---------- PROVIDED INFORMATION ----------

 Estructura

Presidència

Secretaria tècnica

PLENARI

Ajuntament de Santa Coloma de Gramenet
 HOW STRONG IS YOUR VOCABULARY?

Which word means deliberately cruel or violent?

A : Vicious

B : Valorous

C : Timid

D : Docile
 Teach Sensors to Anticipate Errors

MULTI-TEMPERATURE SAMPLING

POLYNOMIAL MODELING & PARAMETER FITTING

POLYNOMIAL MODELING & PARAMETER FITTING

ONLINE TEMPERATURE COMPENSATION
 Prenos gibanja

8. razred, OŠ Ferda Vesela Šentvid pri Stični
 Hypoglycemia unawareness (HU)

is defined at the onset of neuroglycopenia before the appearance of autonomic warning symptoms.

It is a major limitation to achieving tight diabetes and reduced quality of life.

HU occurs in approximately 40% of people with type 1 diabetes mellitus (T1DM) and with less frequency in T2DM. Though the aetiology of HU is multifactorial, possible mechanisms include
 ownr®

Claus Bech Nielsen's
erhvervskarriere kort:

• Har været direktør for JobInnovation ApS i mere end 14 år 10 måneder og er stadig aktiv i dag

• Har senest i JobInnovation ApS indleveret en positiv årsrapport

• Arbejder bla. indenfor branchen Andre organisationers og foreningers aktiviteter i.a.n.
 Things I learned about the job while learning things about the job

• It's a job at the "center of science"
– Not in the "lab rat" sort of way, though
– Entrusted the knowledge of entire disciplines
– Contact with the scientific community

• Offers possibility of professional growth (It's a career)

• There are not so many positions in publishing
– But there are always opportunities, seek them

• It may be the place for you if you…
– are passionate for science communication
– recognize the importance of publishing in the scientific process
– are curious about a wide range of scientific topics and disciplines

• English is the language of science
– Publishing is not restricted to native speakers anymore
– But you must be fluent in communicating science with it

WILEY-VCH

----------

▶ _ASSIGNED TASK_
Lines from the start of the entries through the one containing "It is a major" are to be set down again exactly, both ends included.

▶ _EXERCISE OUTPUT_
 Estructura

Presidència

Secretaria tècnica

PLENARI

Ajuntament de Santa Coloma de Gramenet
 HOW STRONG IS YOUR VOCABULARY?

Which word means deliberately cruel or violent?

A : Vicious

B : Valorous

C : Timid

D : Docile
 Teach Sensors to Anticipate Errors

MULTI-TEMPERATURE SAMPLING

POLYNOMIAL MODELING & PARAMETER FITTING

POLYNOMIAL MODELING & PARAMETER FITTING

ONLINE TEMPERATURE COMPENSATION
 Prenos gibanja

8. razred, OŠ Ferda Vesela Šentvid pri Stični
 Hypoglycemia unawareness (HU)

is defined at the onset of neuroglycopenia before the appearance of autonomic warning symptoms.

It is a major limitation to achieving tight diabetes and reduced quality of life.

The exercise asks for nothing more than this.